Rewrite every one of the records below with "centimetres" swapped for "centimeters" and nothing else altered. Leave the pictures out of your version.

:: GIVEN RECORDS ::

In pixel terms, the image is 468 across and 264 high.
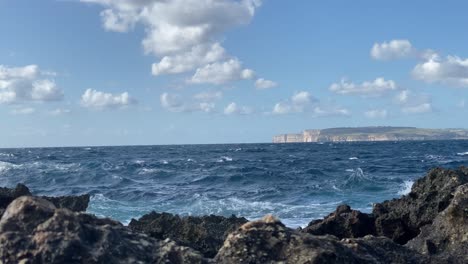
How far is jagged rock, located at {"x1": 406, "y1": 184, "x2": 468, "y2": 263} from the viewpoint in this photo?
5732 millimetres

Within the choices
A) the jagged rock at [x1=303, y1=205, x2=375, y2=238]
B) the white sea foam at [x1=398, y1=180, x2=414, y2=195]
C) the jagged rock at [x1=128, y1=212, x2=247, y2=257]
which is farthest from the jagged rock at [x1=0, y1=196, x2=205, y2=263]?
the white sea foam at [x1=398, y1=180, x2=414, y2=195]

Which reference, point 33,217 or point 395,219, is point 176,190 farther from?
point 33,217

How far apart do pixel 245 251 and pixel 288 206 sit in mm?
19287

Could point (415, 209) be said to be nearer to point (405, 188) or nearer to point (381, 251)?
point (381, 251)

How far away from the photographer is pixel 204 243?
6.80m

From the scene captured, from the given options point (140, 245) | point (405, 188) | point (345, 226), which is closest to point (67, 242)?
point (140, 245)

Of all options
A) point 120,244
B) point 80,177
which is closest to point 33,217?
point 120,244

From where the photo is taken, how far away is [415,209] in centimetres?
914

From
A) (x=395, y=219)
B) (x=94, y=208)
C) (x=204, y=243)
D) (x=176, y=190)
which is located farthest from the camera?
(x=176, y=190)

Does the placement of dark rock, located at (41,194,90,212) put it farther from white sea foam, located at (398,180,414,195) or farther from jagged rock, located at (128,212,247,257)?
white sea foam, located at (398,180,414,195)

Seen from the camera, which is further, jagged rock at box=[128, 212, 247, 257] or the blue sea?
the blue sea

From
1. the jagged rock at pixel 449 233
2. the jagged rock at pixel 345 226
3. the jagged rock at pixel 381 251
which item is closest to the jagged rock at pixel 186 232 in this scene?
the jagged rock at pixel 345 226

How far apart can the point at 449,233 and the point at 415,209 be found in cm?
315

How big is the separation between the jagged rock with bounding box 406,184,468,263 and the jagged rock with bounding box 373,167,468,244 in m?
2.36
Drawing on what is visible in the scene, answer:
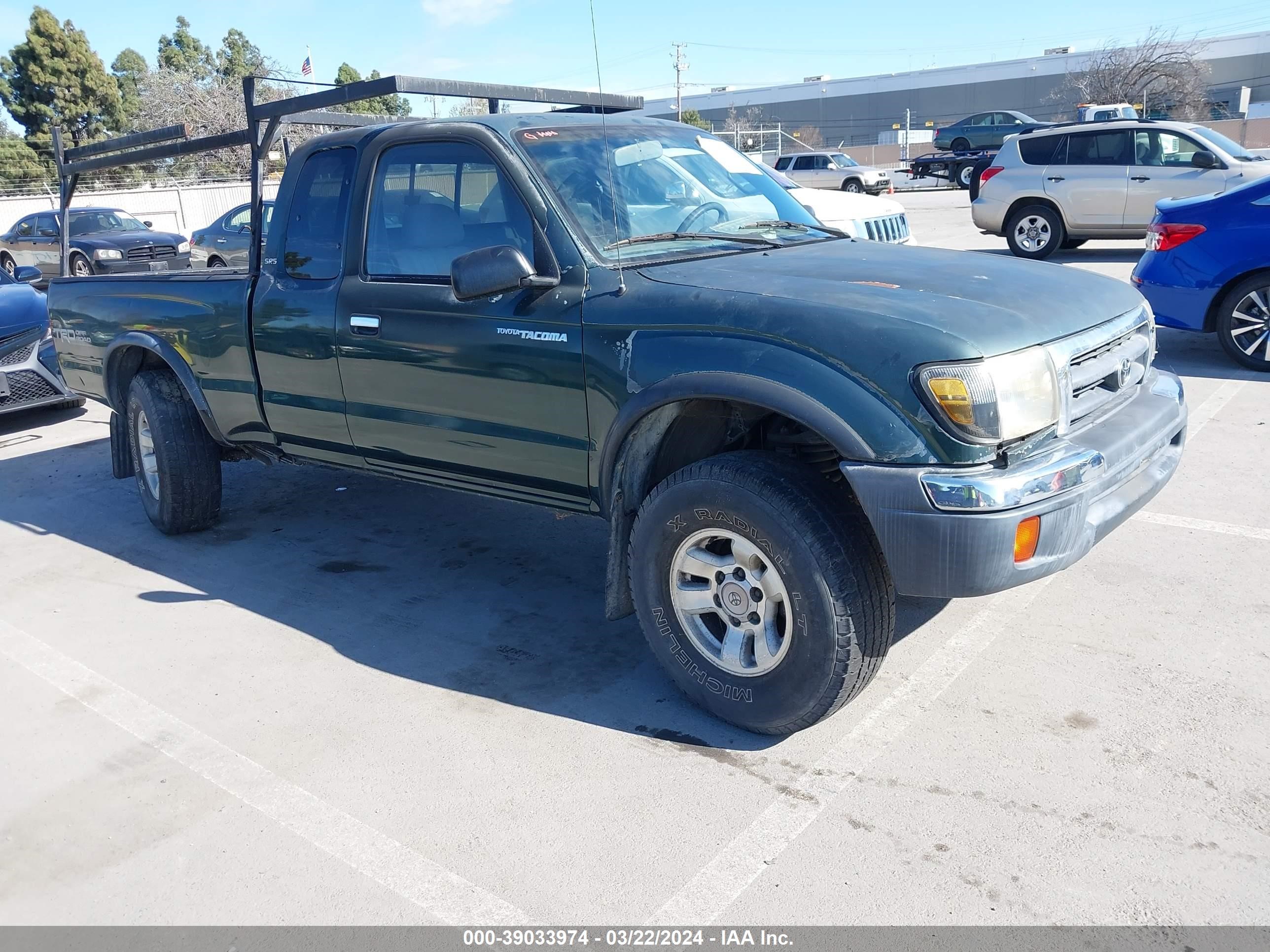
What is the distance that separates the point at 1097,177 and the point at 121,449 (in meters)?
12.2

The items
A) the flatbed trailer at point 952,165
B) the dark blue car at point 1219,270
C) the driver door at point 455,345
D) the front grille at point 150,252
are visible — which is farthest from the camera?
the flatbed trailer at point 952,165

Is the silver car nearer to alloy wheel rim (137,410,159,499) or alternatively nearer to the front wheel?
alloy wheel rim (137,410,159,499)

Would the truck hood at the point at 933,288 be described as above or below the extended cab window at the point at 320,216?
below

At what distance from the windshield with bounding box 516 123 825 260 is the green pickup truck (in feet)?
0.05

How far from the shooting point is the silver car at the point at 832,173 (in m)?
30.6

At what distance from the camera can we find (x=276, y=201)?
5.00m

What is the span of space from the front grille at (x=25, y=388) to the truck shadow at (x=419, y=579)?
1544mm

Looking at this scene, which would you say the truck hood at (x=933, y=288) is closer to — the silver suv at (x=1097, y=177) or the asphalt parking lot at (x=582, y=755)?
the asphalt parking lot at (x=582, y=755)

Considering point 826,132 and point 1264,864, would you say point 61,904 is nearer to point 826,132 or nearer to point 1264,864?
point 1264,864

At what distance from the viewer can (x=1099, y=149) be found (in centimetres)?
1373

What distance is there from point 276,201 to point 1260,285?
682 cm

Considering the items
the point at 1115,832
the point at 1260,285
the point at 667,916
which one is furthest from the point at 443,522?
the point at 1260,285

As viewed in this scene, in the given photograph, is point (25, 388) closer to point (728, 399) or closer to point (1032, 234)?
point (728, 399)

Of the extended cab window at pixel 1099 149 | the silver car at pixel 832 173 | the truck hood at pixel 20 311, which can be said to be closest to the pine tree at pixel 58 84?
the silver car at pixel 832 173
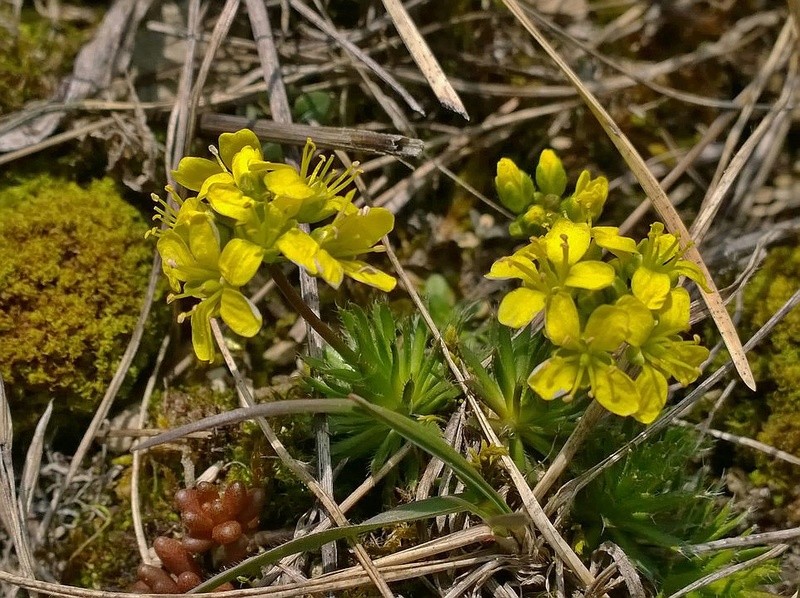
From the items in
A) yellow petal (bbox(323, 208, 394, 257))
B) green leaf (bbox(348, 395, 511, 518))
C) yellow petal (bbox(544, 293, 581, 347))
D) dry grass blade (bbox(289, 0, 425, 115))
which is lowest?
green leaf (bbox(348, 395, 511, 518))

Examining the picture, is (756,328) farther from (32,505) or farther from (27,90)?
(27,90)

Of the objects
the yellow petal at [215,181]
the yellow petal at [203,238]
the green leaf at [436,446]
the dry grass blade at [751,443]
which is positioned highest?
the yellow petal at [215,181]

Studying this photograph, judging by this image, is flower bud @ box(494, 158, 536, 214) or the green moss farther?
the green moss

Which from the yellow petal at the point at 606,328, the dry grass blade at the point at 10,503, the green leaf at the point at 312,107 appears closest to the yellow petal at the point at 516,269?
the yellow petal at the point at 606,328

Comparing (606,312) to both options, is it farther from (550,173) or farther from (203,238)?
(203,238)

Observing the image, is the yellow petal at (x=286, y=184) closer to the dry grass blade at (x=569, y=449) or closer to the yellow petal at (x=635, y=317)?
the yellow petal at (x=635, y=317)

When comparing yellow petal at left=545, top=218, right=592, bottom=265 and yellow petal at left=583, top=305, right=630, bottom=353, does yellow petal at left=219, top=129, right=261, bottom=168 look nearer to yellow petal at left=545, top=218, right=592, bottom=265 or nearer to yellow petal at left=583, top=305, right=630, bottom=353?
yellow petal at left=545, top=218, right=592, bottom=265

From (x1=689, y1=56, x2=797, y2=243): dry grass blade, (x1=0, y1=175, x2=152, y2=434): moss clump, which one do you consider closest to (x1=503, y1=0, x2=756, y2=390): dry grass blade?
(x1=689, y1=56, x2=797, y2=243): dry grass blade
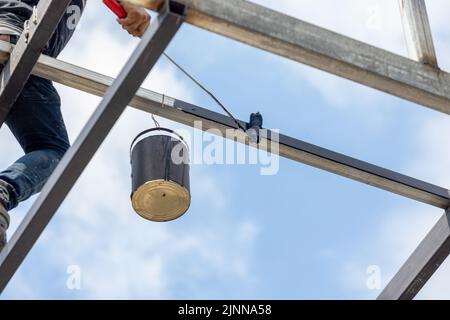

:::

__ANSWER FOR THE TASK__:
In pixel terms, the image is 468 across and 264 high.
How far is jagged rock, located at {"x1": 406, "y1": 184, "x2": 468, "y2": 263} from the viewpoint in this photo?
5732 millimetres

Within the choices
A) the jagged rock at [x1=303, y1=205, x2=375, y2=238]
B) the white sea foam at [x1=398, y1=180, x2=414, y2=195]
C) the jagged rock at [x1=128, y1=212, x2=247, y2=257]
which is farthest from the jagged rock at [x1=0, y1=196, x2=205, y2=263]?
the white sea foam at [x1=398, y1=180, x2=414, y2=195]

Which reference, point 33,217 or point 395,219, is point 176,190 farther from?
point 33,217

How far apart do pixel 245 251 and pixel 288 206 sit in mm?
19287

Could point (415, 209) be said to be nearer to point (405, 188) or nearer to point (381, 251)?
point (381, 251)

How far away from the photographer is pixel 204 243?
6.80m

From the scene captured, from the given options point (140, 245) | point (405, 188) | point (345, 226), which is closest to point (67, 242)?
point (140, 245)

Of all options
A) point 120,244
B) point 80,177
which is closest to point 33,217?
point 120,244

From where the photo is taken, how far away is [415,209] in centimeters?
914

From
A) (x=395, y=219)
B) (x=94, y=208)
C) (x=204, y=243)
D) (x=176, y=190)
which is located farthest from the camera?
(x=176, y=190)

Does the placement of dark rock, located at (41,194,90,212) put it farther from white sea foam, located at (398,180,414,195) or farther from jagged rock, located at (128,212,247,257)?
white sea foam, located at (398,180,414,195)

Seen from the camera, which is further, jagged rock at box=[128, 212, 247, 257] or the blue sea?
the blue sea

From
1. the jagged rock at pixel 449 233
2. the jagged rock at pixel 345 226
3. the jagged rock at pixel 381 251
which item is closest to the jagged rock at pixel 186 232 in this scene?
the jagged rock at pixel 345 226

How far apart can the point at 449,233 and the point at 415,209 be found in cm?
315

How big is the separation between the jagged rock with bounding box 406,184,468,263 and the jagged rock with bounding box 373,167,468,244 in m?
2.36
Drawing on what is visible in the scene, answer:
What is the distance that separates the point at 1097,177 and the point at 121,449 (in meters)?
12.2

The items
A) the flatbed trailer at point 952,165
B) the dark blue car at point 1219,270
C) the driver door at point 455,345
D) the front grille at point 150,252
are visible — which is farthest from the camera?
the flatbed trailer at point 952,165

Is the silver car nearer to alloy wheel rim (137,410,159,499) or alternatively nearer to the front wheel?
alloy wheel rim (137,410,159,499)

Would the truck hood at the point at 933,288 be described as above or below the extended cab window at the point at 320,216?
below

At what distance from the windshield with bounding box 516 123 825 260 is the green pickup truck (in feet)?
0.05

How far from the shooting point is the silver car at the point at 832,173 (in m)?
30.6

At what distance from the camera can we find (x=276, y=201)?
5.00m

What is the span of space from the front grille at (x=25, y=388) to the truck shadow at (x=419, y=579)?
1544mm

Looking at this scene, which would you say the truck hood at (x=933, y=288) is closer to — the silver suv at (x=1097, y=177) or the asphalt parking lot at (x=582, y=755)?
the asphalt parking lot at (x=582, y=755)

Considering point 826,132 and point 1264,864, would you say point 61,904 is nearer to point 826,132 or nearer to point 1264,864?
point 1264,864

At what distance from the viewer can (x=1099, y=149) be found (in centimeters)?
1373

What distance is there from point 276,201 to point 1260,285?
682 cm

Considering the items
the point at 1115,832
the point at 1260,285
the point at 667,916
which one is furthest from the point at 443,522?
the point at 1260,285

As viewed in this scene, in the given photograph, is point (25, 388) closer to point (728, 399) or closer to point (1032, 234)?
point (728, 399)

Of the extended cab window at pixel 1099 149 | the silver car at pixel 832 173 | the truck hood at pixel 20 311, which can be said to be closest to the pine tree at pixel 58 84?
the silver car at pixel 832 173
From the items in
A) yellow petal (bbox(323, 208, 394, 257))
B) green leaf (bbox(348, 395, 511, 518))
C) yellow petal (bbox(544, 293, 581, 347))
D) dry grass blade (bbox(289, 0, 425, 115))
which is lowest?
green leaf (bbox(348, 395, 511, 518))

Examining the picture, is (756,328) farther from (32,505) or farther from (27,90)?
(27,90)

Of the objects
the yellow petal at [215,181]
the yellow petal at [203,238]
the green leaf at [436,446]
the dry grass blade at [751,443]
which is positioned highest?
the yellow petal at [215,181]

Studying this photograph, judging by this image, is flower bud @ box(494, 158, 536, 214) or the green moss farther?
the green moss

Which from the yellow petal at the point at 606,328, the dry grass blade at the point at 10,503, the green leaf at the point at 312,107 appears closest to the yellow petal at the point at 516,269?
the yellow petal at the point at 606,328

Comparing (606,312) to both options, is it farther from (550,173) or farther from (203,238)?
(203,238)

Observing the image, is the yellow petal at (x=286, y=184) closer to the dry grass blade at (x=569, y=449) or closer to the yellow petal at (x=635, y=317)?
the yellow petal at (x=635, y=317)

When comparing yellow petal at left=545, top=218, right=592, bottom=265 and yellow petal at left=583, top=305, right=630, bottom=353, does yellow petal at left=219, top=129, right=261, bottom=168 look nearer to yellow petal at left=545, top=218, right=592, bottom=265 or nearer to yellow petal at left=583, top=305, right=630, bottom=353?
yellow petal at left=545, top=218, right=592, bottom=265

From (x1=689, y1=56, x2=797, y2=243): dry grass blade, (x1=0, y1=175, x2=152, y2=434): moss clump, which one do you consider closest to (x1=503, y1=0, x2=756, y2=390): dry grass blade?
(x1=689, y1=56, x2=797, y2=243): dry grass blade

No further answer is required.